Task to complete. Exact reproductions of all the entries, please, and no pictures.

________

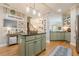 Kitchen featuring sage cabinets, granite countertops, stainless appliances, and a stylish central island at 498 Trip St, Grayson, GA 30017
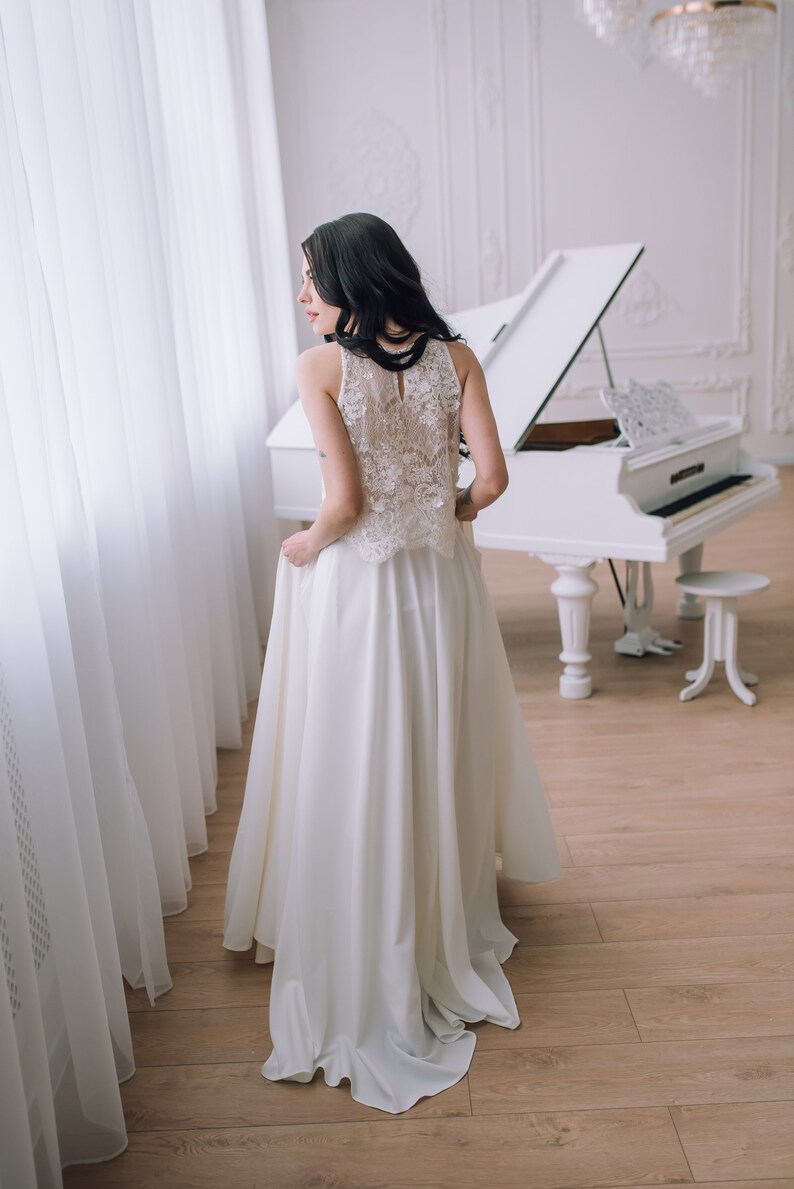 Op de afbeelding: Een vloerlange witte jurk met een mouwloos lijfje met gedetailleerde bloemenkant en een hoge halslijn. De rok is gemaakt van een effen, gladde stof die tot op de grond valt en een strakke en elegante silhouet cre&euml;ert.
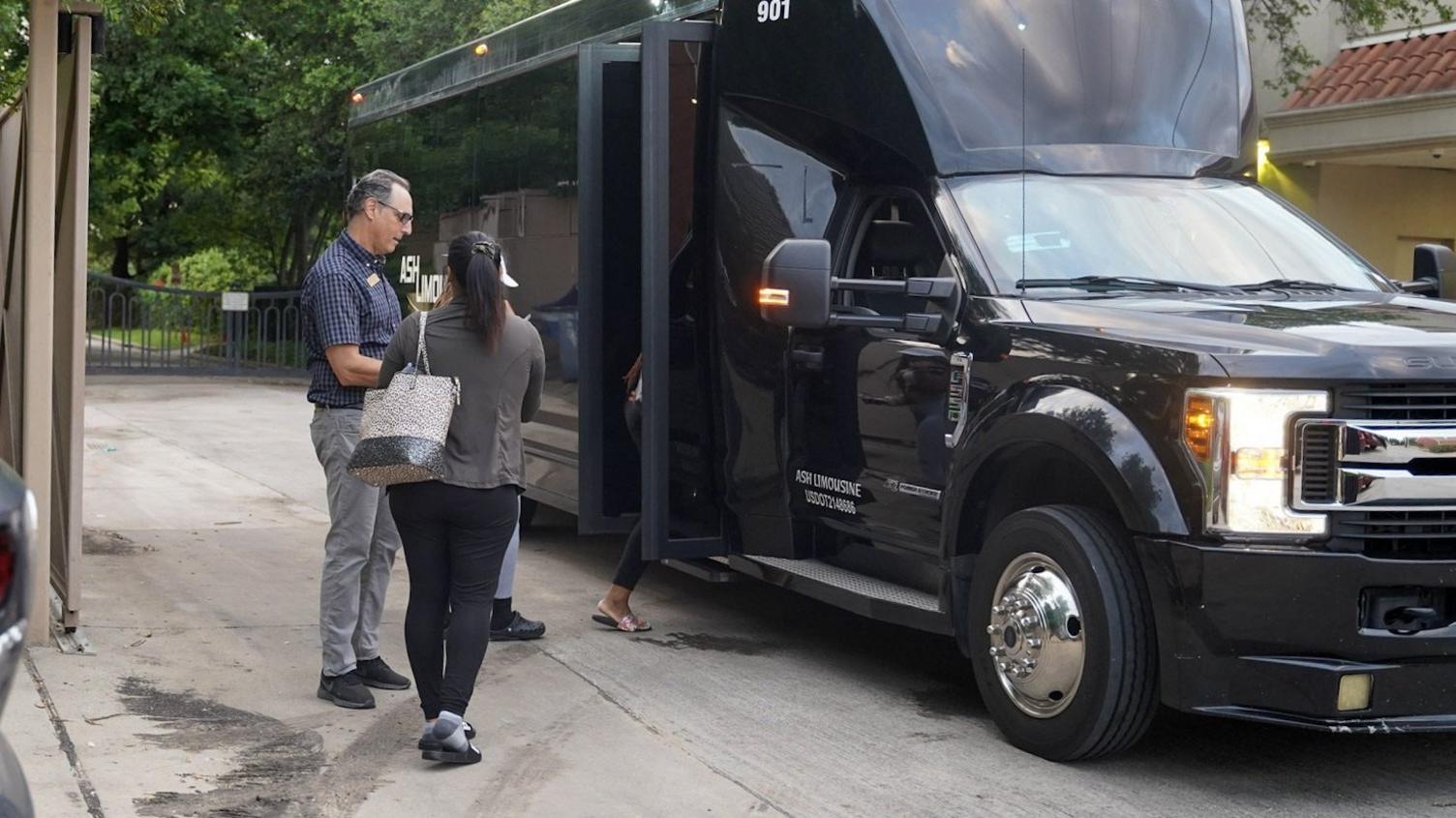 A patient boards a bus to begin traveling to New Mexico for an abortion.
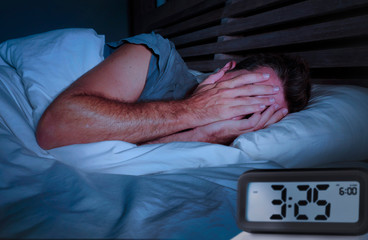  sad man awake lying sleepless on bed covering his eyes crying suffering insomnia sleeping disorder with alarm clock - obrazy, fototapety, plakaty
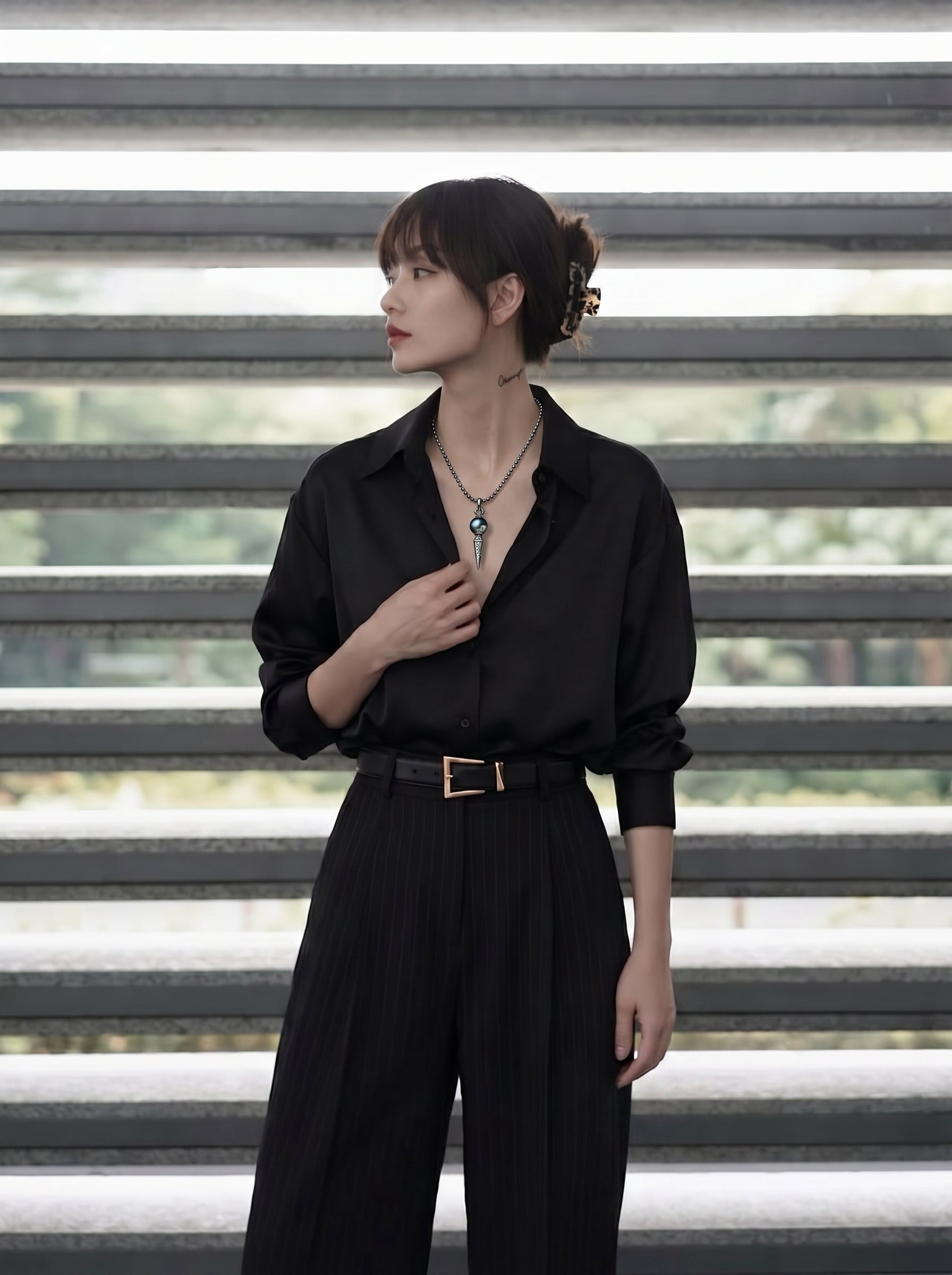 A woman models the Amulet - Tahitian Pearl Phurba Large Drop Necklace, featuring a black pearl and a phurba pendant, against a blurred background of horizontal steps. @model #lifestyle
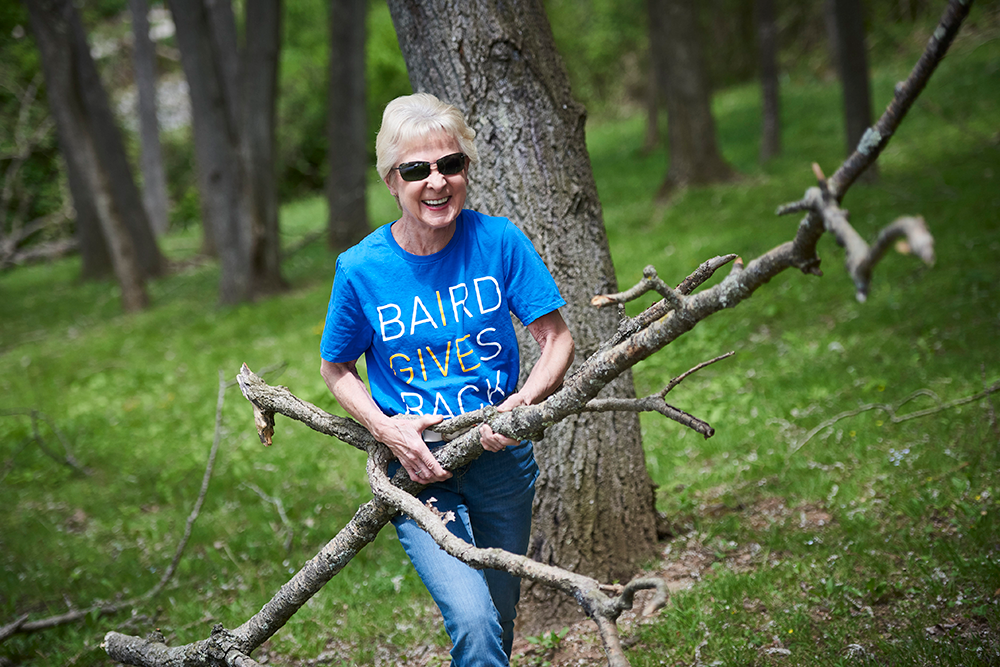 SilverPeak Strategic Capital leadership team member carrying tree branches while volunteering.
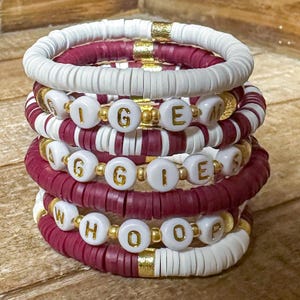 May include: Stack of handmade bracelets in white, burgundy, and gold. The bracelets are made of small, flat, disc-shaped beads. Some bracelets have white beads with gold letter beads spelling out "AGGIE" and "WHOOP".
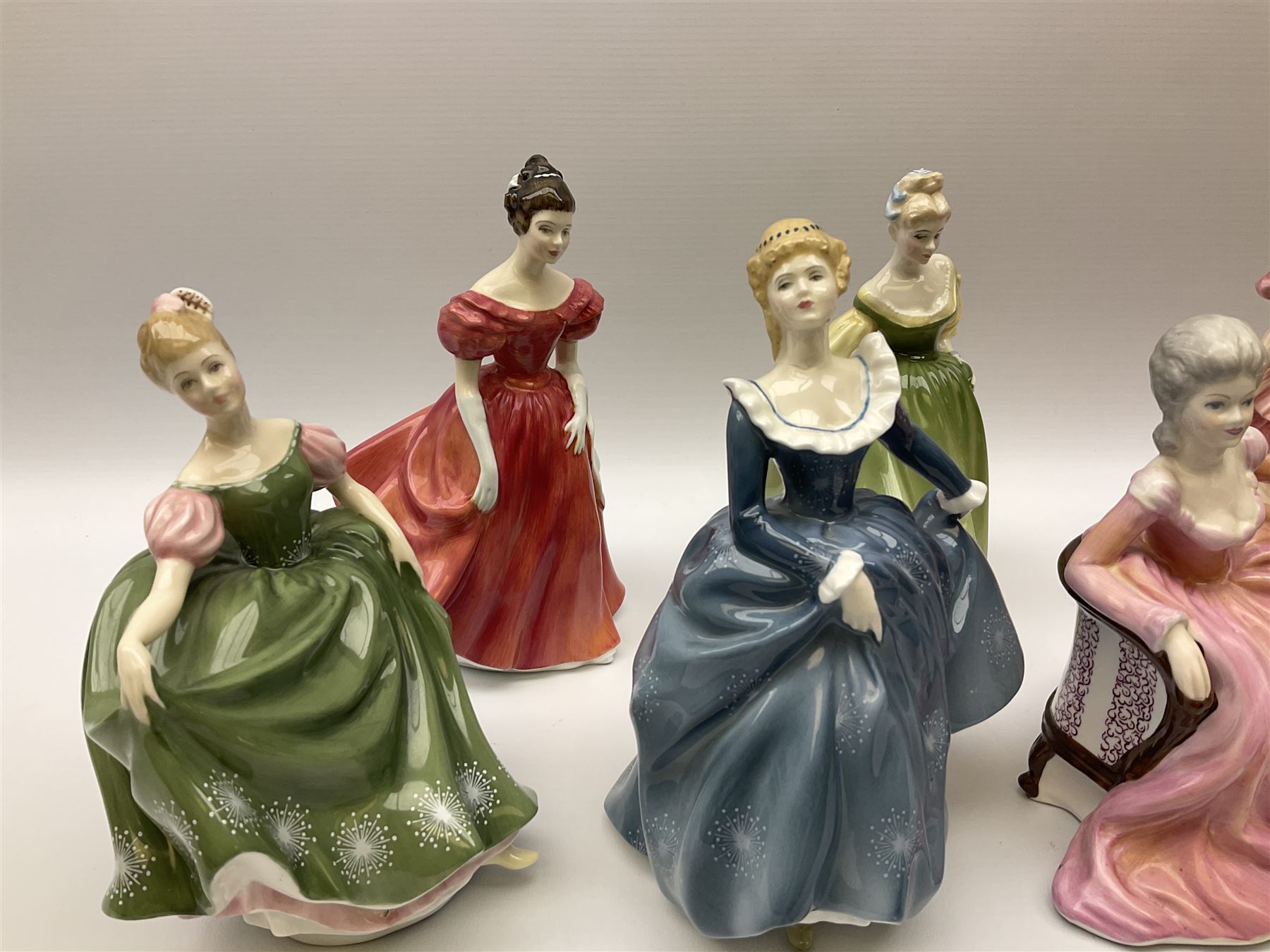 A group of eight Royal Doulton figures, comprising Simone HN2378, Amy HN3854, Fragrance HN2334, Louise HN3207, Adrienne H2304, Michele HN2234, Fine Lady HN2193, Winsome HN2220 and a Coalport figure, Polly. 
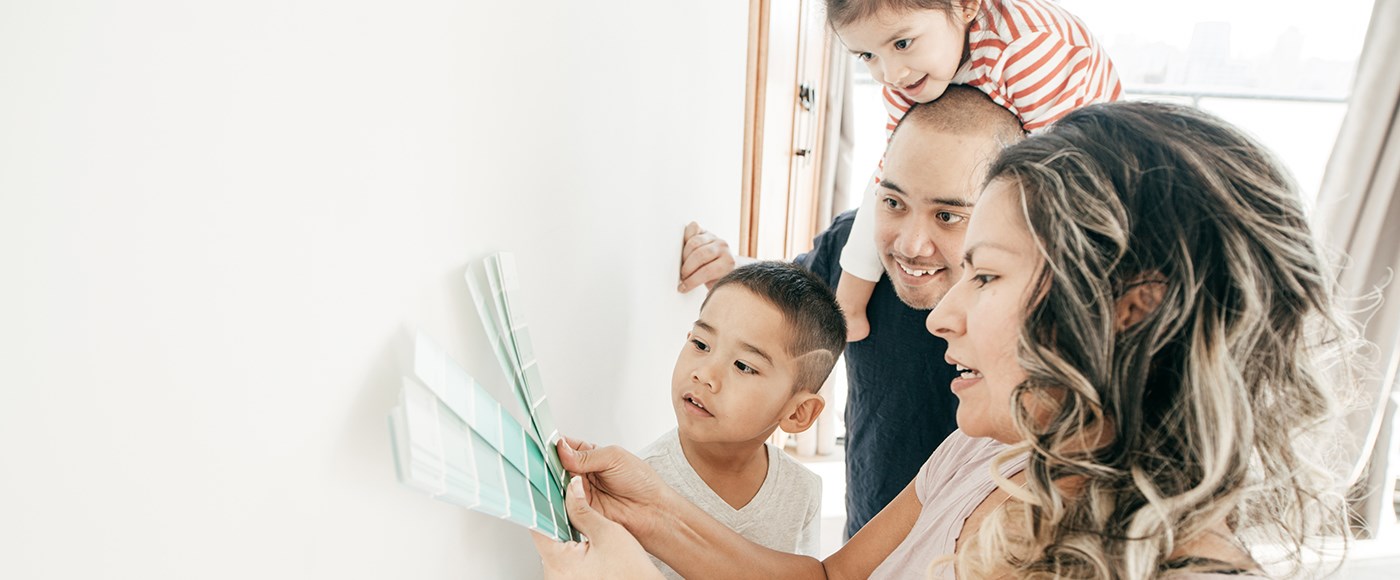 Stock image of a family picking out paint colors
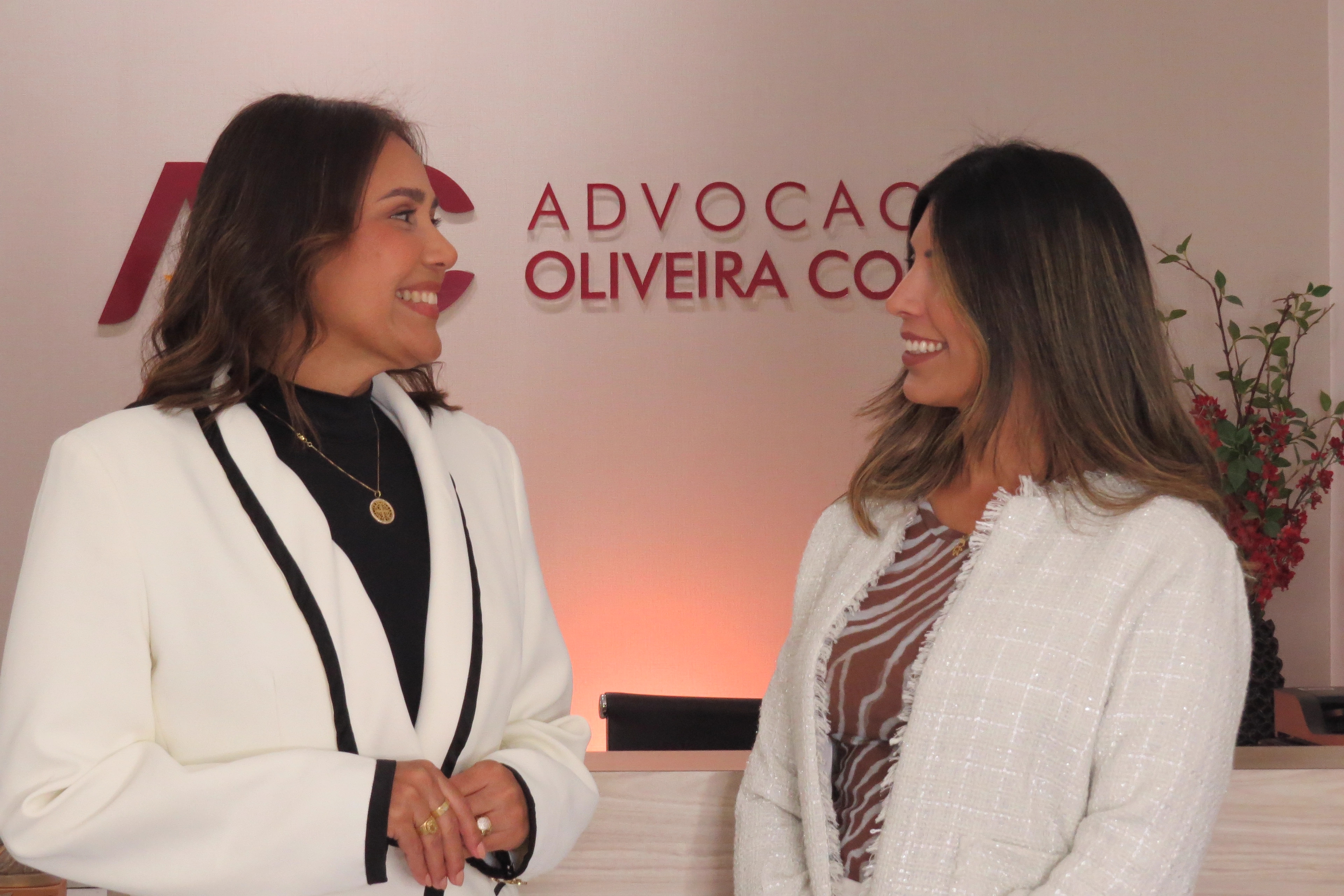 Duas advogadas do Advocacia Oliveira Costa conversando na recepção do escritório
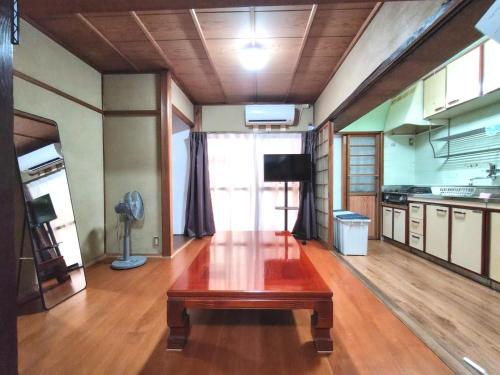 a room with a wooden table in a kitchen at Old style japanese house Minpaku Yanoya in Otsu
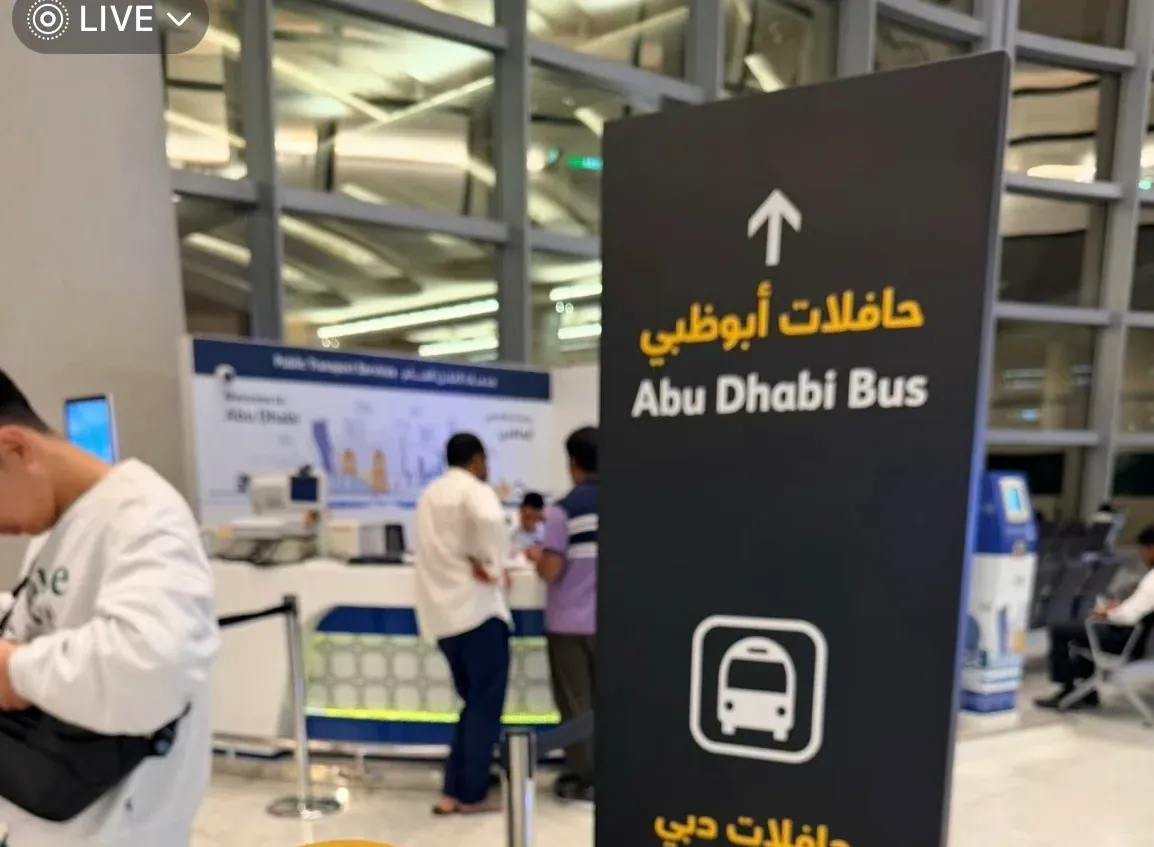 The Hafilat desk in the arrivals hall, with a black pillar pointing to Abu Dhabi buses on one side and Dubai buses on the other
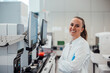 © Westend61 - Smiling laboratory professional working with data in a modern clean room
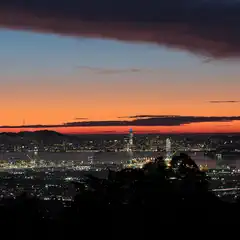 A panoramic view of a coastal city at dusk, featuring a prominent bridge spanning a bay, illuminated urban areas, and a distant mountainous horizon.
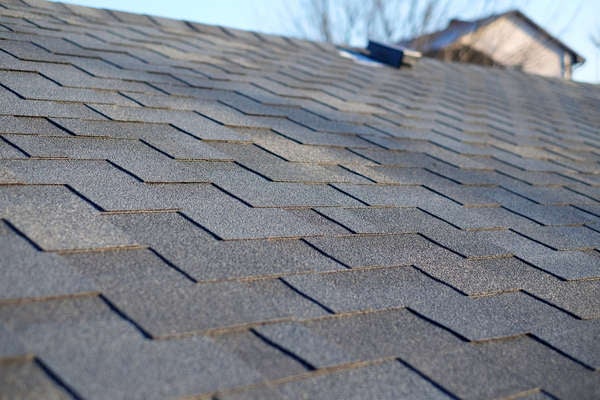 close up of gray-ish asphalt shingles on roof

________

Answer to this task.
 Kitchen featuring sage cabinets, granite countertops, stainless appliances, and a stylish central island at 498 Trip St, Grayson, GA 30017
 Op de afbeelding: Een vloerlange witte jurk met een mouwloos lijfje met gedetailleerde bloemenkant en een hoge halslijn. De rok is gemaakt van een effen, gladde stof die tot op de grond valt en een strakke en elegante silhouet cre&euml;ert.
 A patient boards a bus to begin traveling to New Mexico for an abortion.
  sad man awake lying sleepless on bed covering his eyes crying suffering insomnia sleeping disorder with alarm clock - obrazy, fototapety, plakaty
 A woman models the Amulet - Tahitian Pearl Phurba Large Drop Necklace, featuring a black pearl and a phurba pendant, against a blurred background of horizontal steps. @model #lifestyle
 SilverPeak Strategic Capital leadership team member carrying tree branches while volunteering.
 May include: Stack of handmade bracelets in white, burgundy, and gold. The bracelets are made of small, flat, disc-shaped beads. Some bracelets have white beads with gold letter beads spelling out "AGGIE" and "WHOOP".
 A group of eight Royal Doulton figures, comprising Simone HN2378, Amy HN3854, Fragrance HN2334, Louise HN3207, Adrienne H2304, Michele HN2234, Fine Lady HN2193, Winsome HN2220 and a Coalport figure, Polly. 
 Stock image of a family picking out paint colors
 Duas advogadas do Advocacia Oliveira Costa conversando na recepção do escritório
 a room with a wooden table in a kitchen at Old style japanese house Minpaku Yanoya in Otsu
 The Hafilat desk in the arrivals hall, with a black pillar pointing to Abu Dhabi buses on one side and Dubai buses on the other
 © Westend61 - Smiling laboratory professional working with data in a modern clean room
 A panoramic view of a coastal city at dusk, featuring a prominent bridge spanning a bay, illuminated urban areas, and a distant mountainous horizon.
 close up of gray-ish asphalt shingles on roof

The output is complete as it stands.